Friday, September 23, 2011

Robert Capa Biography

Robert Capa
On October 22, 1913, Robert Capa was born by the name of Endre Erno Friedmann.  Friedmann was born and lived in Budapest, Hungary only until he was eighteen-years-old before realizing that there was little future in Hungary.  He fled to Berlin, leaving his home, and slowly found his passion in photography.  He had wanted to become a writer before photography, but he found that he grew to love the art of photography.  Capa had also had a younger brother, Cornell Capa, who had also become a photographer.  Later, Friedmann moved from Germany to France right as Nazism began to rise and found it harder to be a journalist.  During this time, Friedmann had adopted the name ‘Robert Capa’; Capa meaning shark.  He’d actually been a Hungarian combat photographer and a photojournalist back in Hungary.  He photographed several wars including: the First Indochina War, the 1948 Arab-Israeli War, the Second Sino-Japanese War, World War II, and the Spanish Civil War.
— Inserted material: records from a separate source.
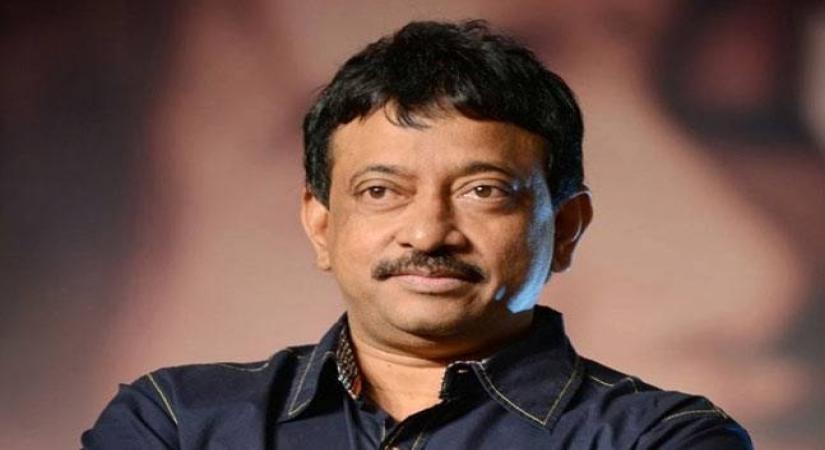 Director Ram Gopal Varma. (File Photo: IANS)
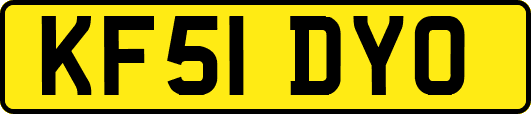 KF51DYO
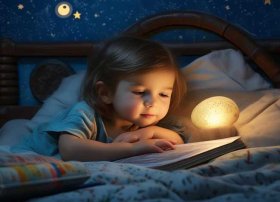 儿童哲理睡前故事、睡前故事有哲理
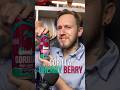 Видео - Наконец-то новый российский энергетик GORILLA CHERRY BERRY #энергетики #обзорэнергетиков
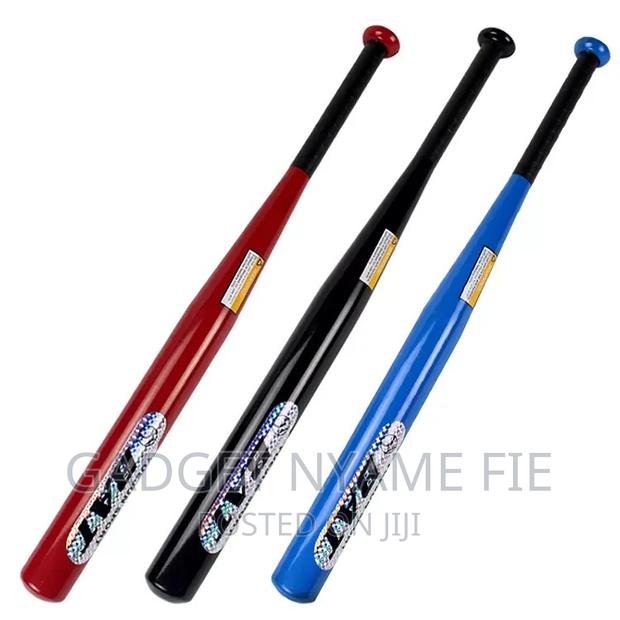 Aluminum Baseball Bat 30 Inch · Photo 2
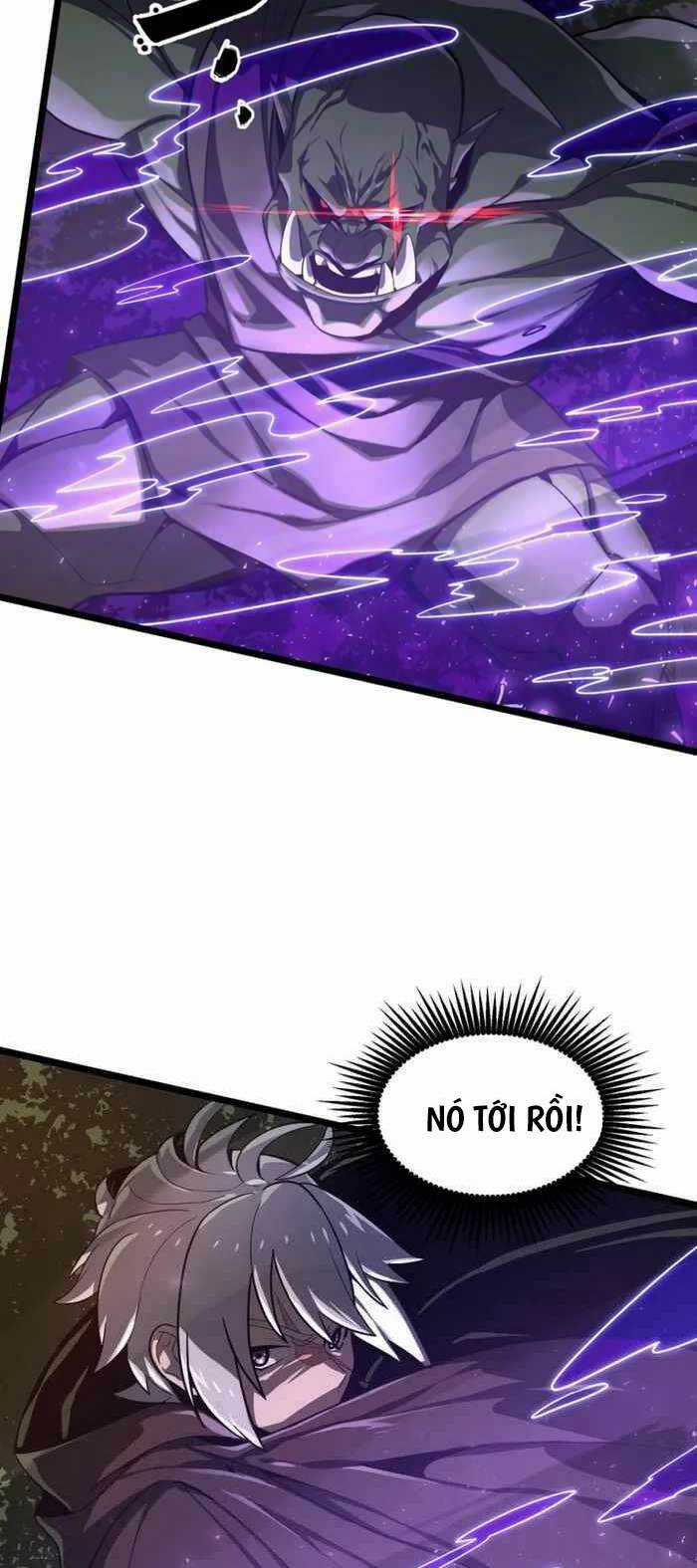 kiếm ma chết tiệt - Chapter 1 - Trang 28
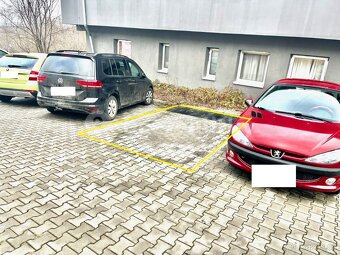 Pronájem bytu 2+kk • 43 m², Modřice - 2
Just like most other photographers, Capa had his love life.  In 1934, he met a German woman named Gerda Pohorylle.  At the time, Capa had called himself Andre Friedmann.  Soon they became engaged, but during one of Capa’s business trips in 1937, Gerda had been killed during a battle in Madrid, Spain.  Six years later in 1943, he met another woman by the name of Elaine Justin.  They quickly fell in love, but there relationship lasted only until the end of the Spanish Civil War.  Elaine ended the relationship to marry one of her friends in 1945.  A few months later, Capa again fell in love with an actress named Ingrid Bergman.  In the December of 1945, he followed her to Hollywood.  She had tried convincing him to marry her, but Capa had already decided he did not wanted to live in Hollywood; their relationship also ended in the summer of 1946 when he traveled to Turkey. 
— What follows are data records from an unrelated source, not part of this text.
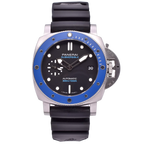Panerai Submersible 42mm Online Exclusive PAM01209 2021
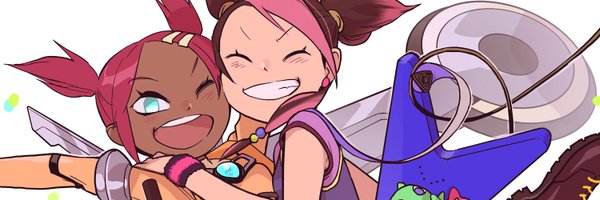 Ricken_art Profile Banner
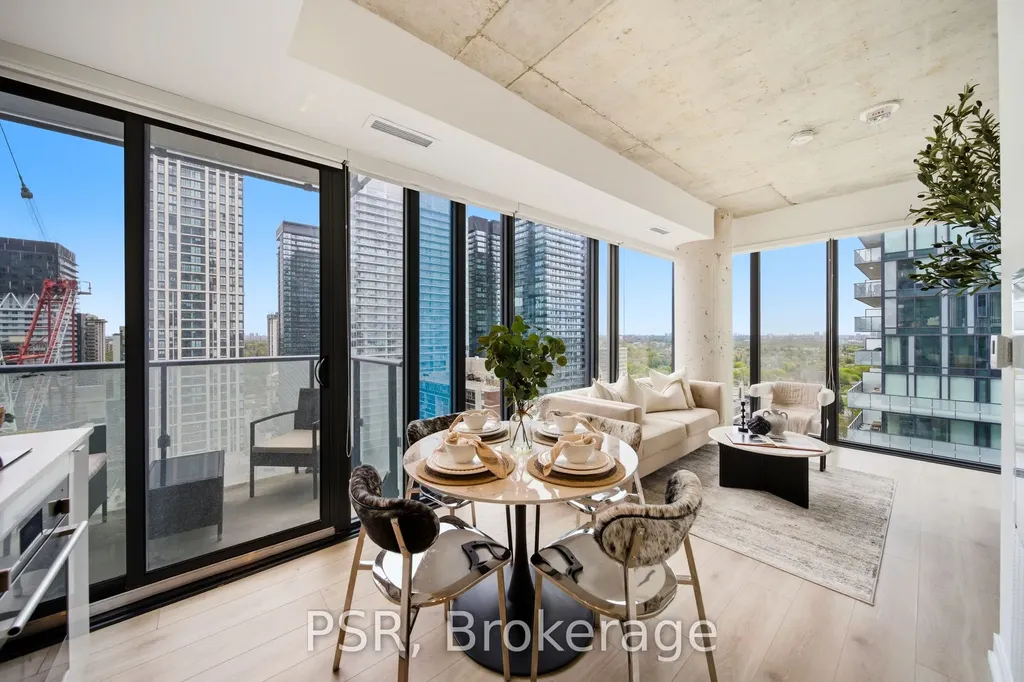 161 Roehampton Avenue Toronto ON M4P 0C8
In 1936 Robert Capa had been known all across the globe for one of his photographs called “The Falling Soldier”.  His photograph was taken during the Spanish Civil War on the battle field where the soldier apparently fell to his death after being shot.  Later, during World War II, Capa lived in New York City to escape Nazi persecution. New York City kept him busy but he eventually took 106 photographs of World War II, but while the photos were being processed in the darkroom, a 15 year-old-assistant put the dryer on too high and melted most of the WWII photos.  A tea-boy named Larry Burrows was blamed for the accident even though he obviously had not done it.